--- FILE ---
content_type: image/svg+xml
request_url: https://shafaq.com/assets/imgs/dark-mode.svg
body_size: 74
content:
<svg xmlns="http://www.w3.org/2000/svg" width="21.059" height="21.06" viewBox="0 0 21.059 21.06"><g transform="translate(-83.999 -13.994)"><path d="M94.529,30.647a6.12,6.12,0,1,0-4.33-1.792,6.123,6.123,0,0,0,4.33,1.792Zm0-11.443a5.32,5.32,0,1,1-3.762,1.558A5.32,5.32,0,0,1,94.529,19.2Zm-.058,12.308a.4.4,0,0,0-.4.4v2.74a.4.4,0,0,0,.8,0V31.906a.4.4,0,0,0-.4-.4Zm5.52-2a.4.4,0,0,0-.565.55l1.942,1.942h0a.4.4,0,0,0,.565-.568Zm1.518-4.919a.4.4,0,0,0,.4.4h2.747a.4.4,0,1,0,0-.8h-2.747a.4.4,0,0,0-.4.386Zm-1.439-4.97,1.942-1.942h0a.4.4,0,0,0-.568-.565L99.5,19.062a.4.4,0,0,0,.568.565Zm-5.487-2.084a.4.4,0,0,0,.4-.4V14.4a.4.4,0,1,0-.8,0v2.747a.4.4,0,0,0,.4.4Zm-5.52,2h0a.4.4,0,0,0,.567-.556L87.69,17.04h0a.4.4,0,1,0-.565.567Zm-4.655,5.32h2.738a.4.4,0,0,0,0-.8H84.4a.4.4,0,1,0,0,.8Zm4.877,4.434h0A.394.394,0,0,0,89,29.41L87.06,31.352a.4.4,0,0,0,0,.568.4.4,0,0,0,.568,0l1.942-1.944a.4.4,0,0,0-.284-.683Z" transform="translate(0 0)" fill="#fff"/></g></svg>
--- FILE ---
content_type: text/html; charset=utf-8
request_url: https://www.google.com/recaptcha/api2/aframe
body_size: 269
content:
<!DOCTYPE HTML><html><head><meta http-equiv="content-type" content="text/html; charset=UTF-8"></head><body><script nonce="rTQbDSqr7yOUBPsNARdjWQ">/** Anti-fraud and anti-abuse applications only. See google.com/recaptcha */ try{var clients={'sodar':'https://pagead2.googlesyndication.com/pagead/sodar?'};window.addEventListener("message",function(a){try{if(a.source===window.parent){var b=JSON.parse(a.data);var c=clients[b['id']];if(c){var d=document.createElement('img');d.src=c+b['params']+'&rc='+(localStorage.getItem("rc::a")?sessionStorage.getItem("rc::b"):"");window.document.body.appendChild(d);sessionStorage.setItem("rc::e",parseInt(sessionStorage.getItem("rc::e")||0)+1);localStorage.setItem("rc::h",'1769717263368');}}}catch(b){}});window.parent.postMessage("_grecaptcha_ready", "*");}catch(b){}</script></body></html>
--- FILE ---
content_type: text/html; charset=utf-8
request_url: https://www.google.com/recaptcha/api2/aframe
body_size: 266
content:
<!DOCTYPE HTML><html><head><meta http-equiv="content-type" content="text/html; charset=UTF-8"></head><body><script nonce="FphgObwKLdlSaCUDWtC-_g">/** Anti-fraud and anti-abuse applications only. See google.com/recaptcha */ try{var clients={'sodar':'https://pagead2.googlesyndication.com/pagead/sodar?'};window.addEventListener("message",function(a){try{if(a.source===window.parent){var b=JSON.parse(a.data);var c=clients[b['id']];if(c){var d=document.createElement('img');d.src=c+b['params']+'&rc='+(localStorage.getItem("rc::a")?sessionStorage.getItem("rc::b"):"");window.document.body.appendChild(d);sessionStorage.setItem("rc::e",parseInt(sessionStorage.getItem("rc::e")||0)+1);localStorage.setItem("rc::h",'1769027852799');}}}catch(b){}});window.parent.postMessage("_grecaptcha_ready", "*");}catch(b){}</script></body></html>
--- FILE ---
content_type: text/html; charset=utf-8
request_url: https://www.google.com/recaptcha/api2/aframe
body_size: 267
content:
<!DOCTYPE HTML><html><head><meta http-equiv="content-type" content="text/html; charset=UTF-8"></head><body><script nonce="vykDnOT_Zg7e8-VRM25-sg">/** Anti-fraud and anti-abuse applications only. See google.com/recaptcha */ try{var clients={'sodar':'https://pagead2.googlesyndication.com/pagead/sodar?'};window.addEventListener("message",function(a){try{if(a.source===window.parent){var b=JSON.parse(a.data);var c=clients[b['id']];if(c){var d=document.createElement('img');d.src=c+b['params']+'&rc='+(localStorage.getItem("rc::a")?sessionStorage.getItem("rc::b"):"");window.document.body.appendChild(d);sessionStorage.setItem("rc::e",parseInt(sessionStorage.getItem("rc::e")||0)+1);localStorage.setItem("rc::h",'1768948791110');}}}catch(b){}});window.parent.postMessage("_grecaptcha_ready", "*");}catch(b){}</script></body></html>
# # # # #
▸ TASK BRIEF:
When you answer, repeat each entry exactly as it appears above.

▸ FINAL ANSWER:
--- FILE ---
content_type: image/svg+xml
request_url: https://shafaq.com/assets/imgs/dark-mode.svg
body_size: 74
content:
<svg xmlns="http://www.w3.org/2000/svg" width="21.059" height="21.06" viewBox="0 0 21.059 21.06"><g transform="translate(-83.999 -13.994)"><path d="M94.529,30.647a6.12,6.12,0,1,0-4.33-1.792,6.123,6.123,0,0,0,4.33,1.792Zm0-11.443a5.32,5.32,0,1,1-3.762,1.558A5.32,5.32,0,0,1,94.529,19.2Zm-.058,12.308a.4.4,0,0,0-.4.4v2.74a.4.4,0,0,0,.8,0V31.906a.4.4,0,0,0-.4-.4Zm5.52-2a.4.4,0,0,0-.565.55l1.942,1.942h0a.4.4,0,0,0,.565-.568Zm1.518-4.919a.4.4,0,0,0,.4.4h2.747a.4.4,0,1,0,0-.8h-2.747a.4.4,0,0,0-.4.386Zm-1.439-4.97,1.942-1.942h0a.4.4,0,0,0-.568-.565L99.5,19.062a.4.4,0,0,0,.568.565Zm-5.487-2.084a.4.4,0,0,0,.4-.4V14.4a.4.4,0,1,0-.8,0v2.747a.4.4,0,0,0,.4.4Zm-5.52,2h0a.4.4,0,0,0,.567-.556L87.69,17.04h0a.4.4,0,1,0-.565.567Zm-4.655,5.32h2.738a.4.4,0,0,0,0-.8H84.4a.4.4,0,1,0,0,.8Zm4.877,4.434h0A.394.394,0,0,0,89,29.41L87.06,31.352a.4.4,0,0,0,0,.568.4.4,0,0,0,.568,0l1.942-1.944a.4.4,0,0,0-.284-.683Z" transform="translate(0 0)" fill="#fff"/></g></svg>
--- FILE ---
content_type: text/html; charset=utf-8
request_url: https://www.google.com/recaptcha/api2/aframe
body_size: 269
content:
<!DOCTYPE HTML><html><head><meta http-equiv="content-type" content="text/html; charset=UTF-8"></head><body><script nonce="rTQbDSqr7yOUBPsNARdjWQ">/** Anti-fraud and anti-abuse applications only. See google.com/recaptcha */ try{var clients={'sodar':'https://pagead2.googlesyndication.com/pagead/sodar?'};window.addEventListener("message",function(a){try{if(a.source===window.parent){var b=JSON.parse(a.data);var c=clients[b['id']];if(c){var d=document.createElement('img');d.src=c+b['params']+'&rc='+(localStorage.getItem("rc::a")?sessionStorage.getItem("rc::b"):"");window.document.body.appendChild(d);sessionStorage.setItem("rc::e",parseInt(sessionStorage.getItem("rc::e")||0)+1);localStorage.setItem("rc::h",'1769717263368');}}}catch(b){}});window.parent.postMessage("_grecaptcha_ready", "*");}catch(b){}</script></body></html>
--- FILE ---
content_type: text/html; charset=utf-8
request_url: https://www.google.com/recaptcha/api2/aframe
body_size: 266
content:
<!DOCTYPE HTML><html><head><meta http-equiv="content-type" content="text/html; charset=UTF-8"></head><body><script nonce="FphgObwKLdlSaCUDWtC-_g">/** Anti-fraud and anti-abuse applications only. See google.com/recaptcha */ try{var clients={'sodar':'https://pagead2.googlesyndication.com/pagead/sodar?'};window.addEventListener("message",function(a){try{if(a.source===window.parent){var b=JSON.parse(a.data);var c=clients[b['id']];if(c){var d=document.createElement('img');d.src=c+b['params']+'&rc='+(localStorage.getItem("rc::a")?sessionStorage.getItem("rc::b"):"");window.document.body.appendChild(d);sessionStorage.setItem("rc::e",parseInt(sessionStorage.getItem("rc::e")||0)+1);localStorage.setItem("rc::h",'1769027852799');}}}catch(b){}});window.parent.postMessage("_grecaptcha_ready", "*");}catch(b){}</script></body></html>
--- FILE ---
content_type: text/html; charset=utf-8
request_url: https://www.google.com/recaptcha/api2/aframe
body_size: 267
content:
<!DOCTYPE HTML><html><head><meta http-equiv="content-type" content="text/html; charset=UTF-8"></head><body><script nonce="vykDnOT_Zg7e8-VRM25-sg">/** Anti-fraud and anti-abuse applications only. See google.com/recaptcha */ try{var clients={'sodar':'https://pagead2.googlesyndication.com/pagead/sodar?'};window.addEventListener("message",function(a){try{if(a.source===window.parent){var b=JSON.parse(a.data);var c=clients[b['id']];if(c){var d=document.createElement('img');d.src=c+b['params']+'&rc='+(localStorage.getItem("rc::a")?sessionStorage.getItem("rc::b"):"");window.document.body.appendChild(d);sessionStorage.setItem("rc::e",parseInt(sessionStorage.getItem("rc::e")||0)+1);localStorage.setItem("rc::h",'1768948791110');}}}catch(b){}});window.parent.postMessage("_grecaptcha_ready", "*");}catch(b){}</script></body></html>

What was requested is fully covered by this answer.